Su avanzada técnica, especialmente con el arco, le llevó a trabajar con orquestas clásicas bajo la dirección de Igor Stravinsky y Leonard Bernstein. Su adaptabilidad dio lugar a sesiones con Van Morrison, Bruce Springsteen, Paul Simon y Bonnie Raitt.
El Sr. Davis hizo 30 álbumes como líder o co-líder de 1967 a 2007. Fue nombrado mejor bajista en la encuesta de lectores de la revista DownBeat. de 1968 a 1972.

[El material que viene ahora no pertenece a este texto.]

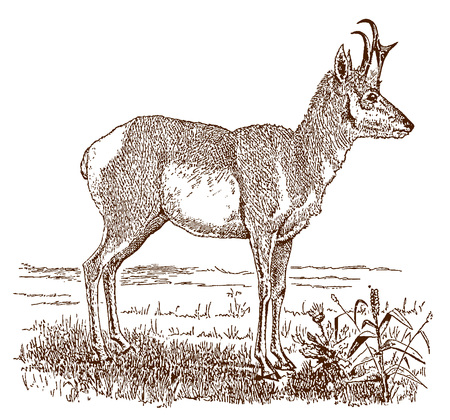 Male pronghorn (antilocapra americana) in side view, standing in a landscape. Illustration after a historic engraving from the 19th century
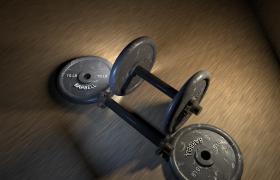 10LB哑铃铁饼健身专业辅助工具C4D模型(含贴图)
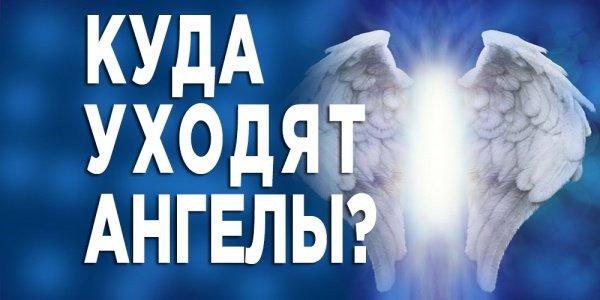 Главная обязанность ангелов.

Al reseñar una actuación de 1986 en Sweet Basil en Greenwich Village de una banda dirigida por el Sr. Davis y con Freddie Waits en la batería, el crítico musical del New York Times, Robert Palmer, escribió: “El swing relajado, ligeramente detrás del ritmo, típico de tantos Las secciones rítmicas de jazz no son para ellos. Sus acentos se adaptan perfectamente al ritmo y varían su impulso elástico hacia adelante con remolinos rítmicos y rápidos y un sentido explosivo de la dinámica”.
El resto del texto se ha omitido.